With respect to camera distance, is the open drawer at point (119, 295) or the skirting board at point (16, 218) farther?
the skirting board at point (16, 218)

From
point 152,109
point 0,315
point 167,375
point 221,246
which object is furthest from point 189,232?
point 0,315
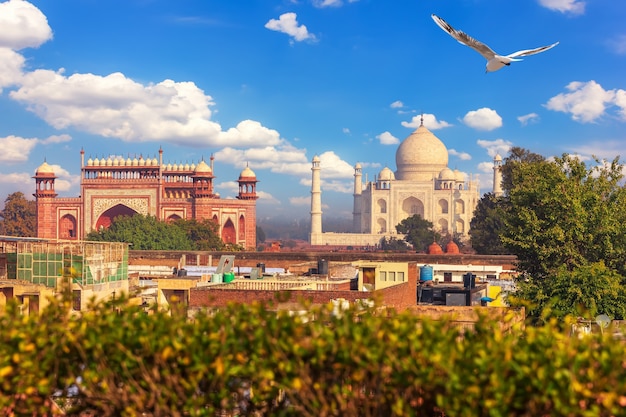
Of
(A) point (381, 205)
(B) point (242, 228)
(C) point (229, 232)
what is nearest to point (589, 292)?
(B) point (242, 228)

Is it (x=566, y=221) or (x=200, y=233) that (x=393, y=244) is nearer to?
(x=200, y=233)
...
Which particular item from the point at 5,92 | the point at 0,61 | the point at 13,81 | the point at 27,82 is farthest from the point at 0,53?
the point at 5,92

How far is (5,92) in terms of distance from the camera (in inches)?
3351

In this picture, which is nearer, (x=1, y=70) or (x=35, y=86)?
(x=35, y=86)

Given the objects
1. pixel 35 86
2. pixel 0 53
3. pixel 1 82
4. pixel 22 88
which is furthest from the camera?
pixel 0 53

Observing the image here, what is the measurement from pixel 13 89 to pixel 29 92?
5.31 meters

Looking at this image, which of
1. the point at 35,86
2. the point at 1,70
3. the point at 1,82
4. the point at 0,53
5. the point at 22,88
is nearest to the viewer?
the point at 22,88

**What the exercise asks**: Reproduce the lines from the one with "How far is (5,92)" to the one with "5.31 meters", both included, without any changes.

**Written response**:
How far is (5,92) in terms of distance from the camera (in inches)?
3351

In this picture, which is nearer, (x=1, y=70) or (x=35, y=86)?
(x=35, y=86)

Given the objects
1. pixel 35 86
2. pixel 0 53
3. pixel 1 82
4. pixel 22 88
which is furthest from the camera?
pixel 0 53

Observing the image here, what is the measurement from pixel 13 89 to pixel 29 92?
5.31 meters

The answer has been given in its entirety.